## START SOURCE DOCUMENT

Definitely. My question was "Why do they do it?". Nothing forces you to publish it. So there must be a reason why you do that. I assume it is because you want other people to use your software, for whatever reason.
So if you want people to use your software surely you want your software to be of high quality, which includes that people can know it is of high quality, which is where validation might help.
Whether you should pay for validation is a different question, I'm not saying you should.
You've made a couple of incorrect assumptions here.
> I assume it is because you want other people to use your software, for whatever reason.
No–as an OSS publisher I just want to make it possible for other people to use it. I don't necessarily have to want them to use it.
> ...surely you want your software to be of high quality
Again, not necessarily. It's a mix of factors–how much time and energy I have, how important the code is to me, whether I actually do want others to use it, etc. But there's nothing inherent in publishing OSS that says it has to be high-quality.
That sounds like paying for exposure, and more downloads of an open-source project usually just means more work for the maintainer.
The problem with IDs and paying for registration is that this is specifically not a business, unless you're talking about a private registry that users also have to pay to consume.
> Basically if you have an environment where a bad actor has to pay money, steal someone's identity, and takes awhile before they can even verify their attack has been successful - you'll cover a huge chunk of the attack surface area.

## END SOURCE DOCUMENT

» STATED TASK 1: Update the records starting with the line that contains "Thinking about (101,183), is" and going on through the line that contains "5.03 meters". Replace "sugar-dusted pastry" with "powdered pastry", keep everything else the same, and return only those lines.
The text and the records have nothing to do with each other.

## START AVAILABLE DATA

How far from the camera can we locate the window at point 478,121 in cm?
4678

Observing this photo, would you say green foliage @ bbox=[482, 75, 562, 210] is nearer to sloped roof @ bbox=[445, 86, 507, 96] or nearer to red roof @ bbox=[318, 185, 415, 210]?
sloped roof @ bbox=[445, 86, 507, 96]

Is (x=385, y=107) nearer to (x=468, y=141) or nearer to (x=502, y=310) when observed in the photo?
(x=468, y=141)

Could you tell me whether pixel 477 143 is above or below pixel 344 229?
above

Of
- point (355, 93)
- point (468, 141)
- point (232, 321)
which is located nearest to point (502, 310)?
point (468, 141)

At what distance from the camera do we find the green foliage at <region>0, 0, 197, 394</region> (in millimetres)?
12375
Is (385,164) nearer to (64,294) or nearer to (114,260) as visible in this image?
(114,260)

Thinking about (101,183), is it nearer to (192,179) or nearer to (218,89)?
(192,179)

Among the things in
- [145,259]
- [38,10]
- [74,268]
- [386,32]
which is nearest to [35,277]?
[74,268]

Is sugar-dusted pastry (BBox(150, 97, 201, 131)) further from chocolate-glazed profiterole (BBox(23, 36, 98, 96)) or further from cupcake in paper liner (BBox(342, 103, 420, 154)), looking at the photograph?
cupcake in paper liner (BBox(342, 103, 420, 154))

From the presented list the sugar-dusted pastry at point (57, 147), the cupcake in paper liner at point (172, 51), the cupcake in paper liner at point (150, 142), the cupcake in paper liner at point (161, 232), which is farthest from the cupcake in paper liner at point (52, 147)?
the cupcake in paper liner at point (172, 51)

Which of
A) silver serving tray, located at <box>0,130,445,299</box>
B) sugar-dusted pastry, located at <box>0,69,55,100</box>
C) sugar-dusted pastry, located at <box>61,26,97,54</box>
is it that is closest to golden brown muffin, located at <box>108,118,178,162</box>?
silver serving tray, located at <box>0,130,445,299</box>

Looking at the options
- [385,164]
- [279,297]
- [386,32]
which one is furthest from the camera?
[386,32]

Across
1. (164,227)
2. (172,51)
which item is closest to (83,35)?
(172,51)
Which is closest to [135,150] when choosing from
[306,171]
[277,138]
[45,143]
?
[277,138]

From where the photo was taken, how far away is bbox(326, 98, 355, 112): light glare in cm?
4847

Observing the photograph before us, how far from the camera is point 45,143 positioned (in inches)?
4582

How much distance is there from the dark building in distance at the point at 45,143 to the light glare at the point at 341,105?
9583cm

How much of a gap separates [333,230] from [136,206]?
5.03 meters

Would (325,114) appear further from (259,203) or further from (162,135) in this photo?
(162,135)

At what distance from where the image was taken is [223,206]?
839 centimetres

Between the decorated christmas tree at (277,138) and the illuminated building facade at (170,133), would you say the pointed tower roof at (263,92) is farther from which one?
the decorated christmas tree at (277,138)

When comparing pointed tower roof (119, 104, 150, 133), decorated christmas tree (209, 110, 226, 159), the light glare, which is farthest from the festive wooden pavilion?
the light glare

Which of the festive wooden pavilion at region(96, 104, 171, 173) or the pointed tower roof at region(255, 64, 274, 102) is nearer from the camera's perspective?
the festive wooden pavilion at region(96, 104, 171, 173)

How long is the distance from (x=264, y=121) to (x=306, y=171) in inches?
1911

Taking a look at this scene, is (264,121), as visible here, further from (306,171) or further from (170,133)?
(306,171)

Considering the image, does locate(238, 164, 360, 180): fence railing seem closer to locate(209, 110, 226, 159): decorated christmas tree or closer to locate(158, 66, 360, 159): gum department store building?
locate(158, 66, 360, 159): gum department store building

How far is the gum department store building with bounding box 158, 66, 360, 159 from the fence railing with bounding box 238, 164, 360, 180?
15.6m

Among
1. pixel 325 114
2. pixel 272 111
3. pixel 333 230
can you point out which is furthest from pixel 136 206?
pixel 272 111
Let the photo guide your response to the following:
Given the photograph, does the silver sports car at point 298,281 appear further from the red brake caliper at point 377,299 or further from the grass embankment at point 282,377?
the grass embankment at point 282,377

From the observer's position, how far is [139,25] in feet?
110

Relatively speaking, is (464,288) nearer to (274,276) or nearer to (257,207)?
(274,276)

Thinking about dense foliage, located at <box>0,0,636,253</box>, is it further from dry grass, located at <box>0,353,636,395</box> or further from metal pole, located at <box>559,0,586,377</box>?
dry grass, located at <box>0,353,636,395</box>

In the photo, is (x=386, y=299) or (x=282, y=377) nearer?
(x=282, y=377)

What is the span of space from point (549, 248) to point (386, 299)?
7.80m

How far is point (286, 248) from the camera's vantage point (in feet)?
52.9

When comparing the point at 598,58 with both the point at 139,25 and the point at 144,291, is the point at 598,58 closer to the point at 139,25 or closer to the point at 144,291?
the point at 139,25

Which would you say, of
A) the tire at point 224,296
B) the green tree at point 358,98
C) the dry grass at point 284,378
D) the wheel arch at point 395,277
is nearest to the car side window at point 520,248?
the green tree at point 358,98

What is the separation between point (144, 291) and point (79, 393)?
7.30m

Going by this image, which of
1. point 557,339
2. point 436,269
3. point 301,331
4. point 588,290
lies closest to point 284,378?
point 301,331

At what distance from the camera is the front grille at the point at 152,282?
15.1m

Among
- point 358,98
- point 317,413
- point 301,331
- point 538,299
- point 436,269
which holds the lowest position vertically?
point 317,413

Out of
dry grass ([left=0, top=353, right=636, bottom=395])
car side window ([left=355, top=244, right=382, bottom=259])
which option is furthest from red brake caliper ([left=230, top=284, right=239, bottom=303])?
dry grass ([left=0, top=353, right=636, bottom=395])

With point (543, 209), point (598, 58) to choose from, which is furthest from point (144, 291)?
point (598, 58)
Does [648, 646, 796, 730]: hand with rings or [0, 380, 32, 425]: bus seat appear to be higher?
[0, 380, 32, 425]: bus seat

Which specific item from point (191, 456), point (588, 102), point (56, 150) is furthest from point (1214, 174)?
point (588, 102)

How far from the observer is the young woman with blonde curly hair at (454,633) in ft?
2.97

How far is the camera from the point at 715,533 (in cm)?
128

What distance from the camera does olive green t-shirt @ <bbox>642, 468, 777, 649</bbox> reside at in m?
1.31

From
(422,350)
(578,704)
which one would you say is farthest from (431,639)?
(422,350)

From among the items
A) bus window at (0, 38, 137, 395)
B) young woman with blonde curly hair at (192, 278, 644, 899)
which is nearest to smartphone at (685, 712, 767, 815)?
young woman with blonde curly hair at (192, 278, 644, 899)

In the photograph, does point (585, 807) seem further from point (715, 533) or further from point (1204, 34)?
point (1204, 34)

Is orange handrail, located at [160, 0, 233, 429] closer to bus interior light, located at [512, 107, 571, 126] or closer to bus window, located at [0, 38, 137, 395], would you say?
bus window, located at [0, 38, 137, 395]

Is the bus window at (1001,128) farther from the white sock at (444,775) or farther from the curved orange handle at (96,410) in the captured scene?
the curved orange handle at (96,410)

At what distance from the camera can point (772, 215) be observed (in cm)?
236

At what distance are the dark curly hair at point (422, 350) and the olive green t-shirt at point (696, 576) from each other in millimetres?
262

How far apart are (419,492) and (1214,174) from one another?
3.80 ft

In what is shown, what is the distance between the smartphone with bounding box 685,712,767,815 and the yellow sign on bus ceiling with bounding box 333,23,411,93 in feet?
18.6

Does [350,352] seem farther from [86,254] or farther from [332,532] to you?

## END AVAILABLE DATA

» STATED TASK 2: Extract the whole discussion about publishing open-source software, word for word.

» WRITTEN RESPONSE 1:
Thinking about (101,183), is it nearer to (192,179) or nearer to (218,89)?
(192,179)

Among the things in
- [145,259]
- [38,10]
- [74,268]
- [386,32]
which is nearest to [35,277]?
[74,268]

Is powdered pastry (BBox(150, 97, 201, 131)) further from chocolate-glazed profiterole (BBox(23, 36, 98, 96)) or further from cupcake in paper liner (BBox(342, 103, 420, 154)), looking at the photograph?
cupcake in paper liner (BBox(342, 103, 420, 154))

From the presented list the powdered pastry at point (57, 147), the cupcake in paper liner at point (172, 51), the cupcake in paper liner at point (150, 142), the cupcake in paper liner at point (161, 232), which is farthest from the cupcake in paper liner at point (52, 147)?
the cupcake in paper liner at point (172, 51)

Which of
A) silver serving tray, located at <box>0,130,445,299</box>
B) powdered pastry, located at <box>0,69,55,100</box>
C) powdered pastry, located at <box>61,26,97,54</box>
is it that is closest to golden brown muffin, located at <box>108,118,178,162</box>?
silver serving tray, located at <box>0,130,445,299</box>

Looking at the options
- [385,164]
- [279,297]
- [386,32]
which one is furthest from the camera?
[386,32]

Across
1. (164,227)
2. (172,51)
which item is closest to (83,35)?
(172,51)
Which is closest to [135,150] when choosing from
[306,171]
[277,138]
[45,143]
?
[277,138]

From where the photo was taken, how far away is bbox(326, 98, 355, 112): light glare in cm?
4847

Observing the photograph before us, how far from the camera is point 45,143 positioned (in inches)?
4582

How much distance is there from the dark building in distance at the point at 45,143 to the light glare at the point at 341,105?
9583cm

How much of a gap separates [333,230] from [136,206]?
5.03 meters

» WRITTEN RESPONSE 2:
Definitely. My question was "Why do they do it?". Nothing forces you to publish it. So there must be a reason why you do that. I assume it is because you want other people to use your software, for whatever reason.
So if you want people to use your software surely you want your software to be of high quality, which includes that people can know it is of high quality, which is where validation might help.
Whether you should pay for validation is a different question, I'm not saying you should.
You've made a couple of incorrect assumptions here.
> I assume it is because you want other people to use your software, for whatever reason.
No–as an OSS publisher I just want to make it possible for other people to use it. I don't necessarily have to want them to use it.
> ...surely you want your software to be of high quality
Again, not necessarily. It's a mix of factors–how much time and energy I have, how important the code is to me, whether I actually do want others to use it, etc. But there's nothing inherent in publishing OSS that says it has to be high-quality.
That sounds like paying for exposure, and more downloads of an open-source project usually just means more work for the maintainer.
The problem with IDs and paying for registration is that this is specifically not a business, unless you're talking about a private registry that users also have to pay to consume.
> Basically if you have an environment where a bad actor has to pay money, steal someone's identity, and takes awhile before they can even verify their attack has been successful - you'll cover a huge chunk of the attack surface area.